I, for one, don't wish to. Because over the years, Christmas has become the one time of the year that I can unabashedly wear my heart on my sleeve. Be sentimental, openly thankful for all that is good in my life, and give to others less, or more, fortunate simply because I want to. I know that I could do this any day of the year, but having Christmas ensures that it happens at least once.

And then there's the boxes in the basement. Every year I swear to edit and delete the growing Bin Nation in the storage room. But I don't. Because each time I open a bin a memory flies out, captures my heart, and suddenly transports me to a moment I hadn't thought about in years.
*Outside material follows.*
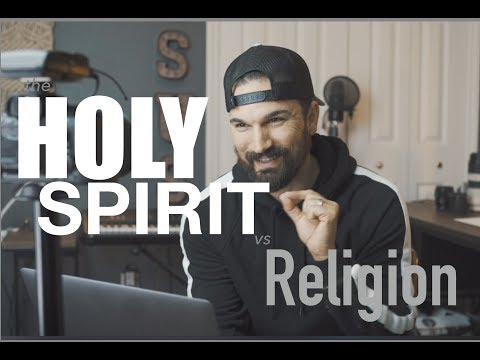 THE HOLY SPIRIT vs RELIGION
The years of Christmas past are held in those bins. The year I fell in love with wire ribbon. Apple year. Pink year. Berry year. And every year's a bird year. And it is all there in the bins.
This year, the pieces that are drawing me in are red. So that's the starting point.

First up is to put Frosty on the porch.
I love him because he was my smoking buddy for several years, when I still smoked. We've had many long discussions about this or that, and he is forever cheerful, no matter what I  tell him. He was very happy when I quit smoking, but I  don't see him as often as I used to, as I don't have to hang about on the porch in -40 weather, puffing away. But it is a Christmas essential that he be there in the porch, greeting me, and friends with a welcome smile.

Then there's the old ornaments that I inherited from my parents.
Fragile glass that over the years has not withstood the test of time. The few that remain are treasures. Bussie's Bell, a blue little bell given to my Mom by her bridge club in the 1950's. Not all that special really, except that she loved it, held it, and treated it with care. And now I do so for her.

There's the china angel given to me by Clare and Peggy Ross, long gone friends of my parents. The  little cupie doll faced angel says "Obey Your Mother and Father" and I always felt like I was being admonished.
It's like Peggy knew I wasn't all that obedient a child, and thought I should be reminded. It made me feel guilty,  but I have cherished it since the day I received it when I was  7 years old. It broke once, and now there's a glue stain where I fixed it. Oddly, I like it more now that it's less perfect!

Other ornaments are more whimsical. The Three Blind Mice
 are just plain cute and the birds? Well,  they're here year round, and this Christmas, they get  the red berry treatment.


As I unpack the bins, a process of elimination begins...what to take out, what to leave in. It becomes a mood indicator, a barometer measuring how the past year has gone. Some years, barely anything has made it out of the bins. Big, bold, in a hurry, don't think a lot, just do, years. Other years, it's a far more thoughtful, subtle unpacking. Finding little gifts from friends who have slipped beyond, and wanting to put them in places where I can see them, and remember their smiles.

This year is more like that. A good year, so there will be lots of red, to celebrate my family, my kids, their successes. And a quiet year, to remember good friends gone, but not forgotten.
Another trip around the sun. Another reason to unpack the bins that are filled with love.